Clinic first. There's a sandwich in his pocket, 'cause Win wouldn't let him go without. Tears folded up in the waxed paper. For Joanie. For not knowing. He needs to know if he'll be giving her more grief.
The doctor takes him without appointment, brows furrowed, but when Thursday passes over the bullet he takes his glasses off and polishes them, and the tension that leaves his stance lets some of the stuff in Fred uncoil. The stethoscope is cold through Thursday's vest, and sets him off coughing- but only the once, and it settles instead of rattling him apart.
When the doc folds everything away, and shakes Thursday's hand, it's with the warning that he keep warm in winter months, avoid colds, not smoke too heavily until his lungs have had time to heal. Take care for the future, a future that stretches forward again with the possibility of living it.
He takes as deep a breath as he can, reaching the street, until his lungs strain with it. The air tastes good, just on the edge of too much, and so he greets Morse with a startled cough when the man peels away from the wall and falls into step beside him.
"I thought you might need a lift."
"Did you. Come on, then, we'll go and have lunch."
They find a table, and Thursday turns the bullet over in his hands while Morse gets their round. When Morse sits, he passes it over, and watches relief, disgust, and something very like joy compete across the lad's face.
"Alright, give it back. No need to upset yourself."
Morse swallows, clears his throat, and reaches for his pint.
"I know I've been a bit of a powder keg. And I owe you an apology."
Morse opens his mouth, but Fred doesn't want to know how he'd try to spin it. He needs this clear.
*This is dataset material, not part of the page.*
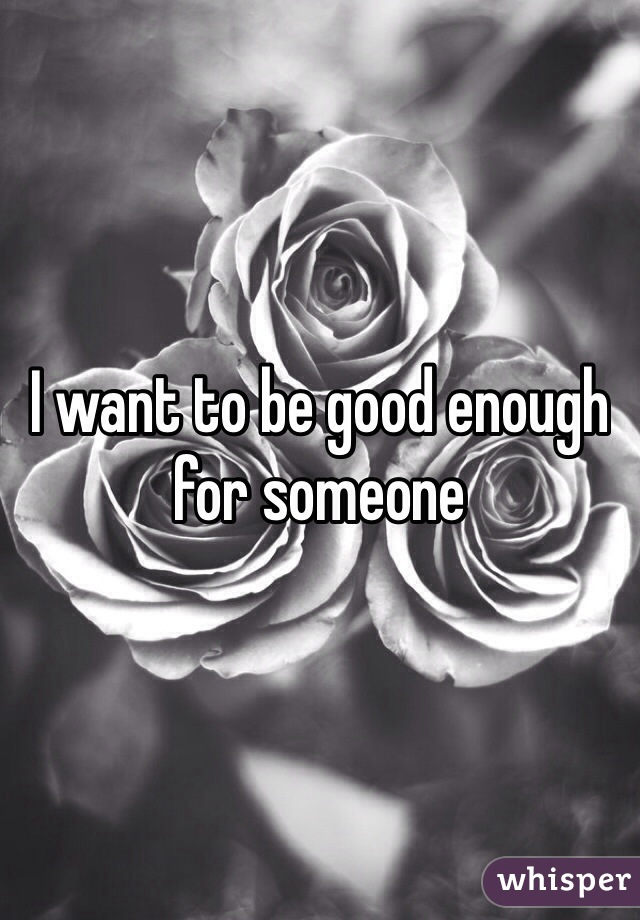 I want to be good enough for someone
"You were right. I did want to hurt somebody. Only I managed to hurt you and Joanie." He turned the glass in his hand. "I didn't want that."
"I know. She knows."
"Shouldn't matter how long a man's got. You've got to be good to the people who matter." The glass tilts, the beer spins a slow tide. "I should have handled myself better." Should have never given Joanie a reason to be scared of her own dad. Never given Morse a reason to watch him so warily.
"I'm sorry."
Morse takes it. Considers it, so Thursday can see him turning it over and around in his head. And then he smiles, just a little. "Accepted." Thursday grips his wrist, and that little smile turns into a grin. "And sir? Ham and tomato."
Fred laughs, and pulls out his sandwich. It is ham and tomato. And it tastes like being loved.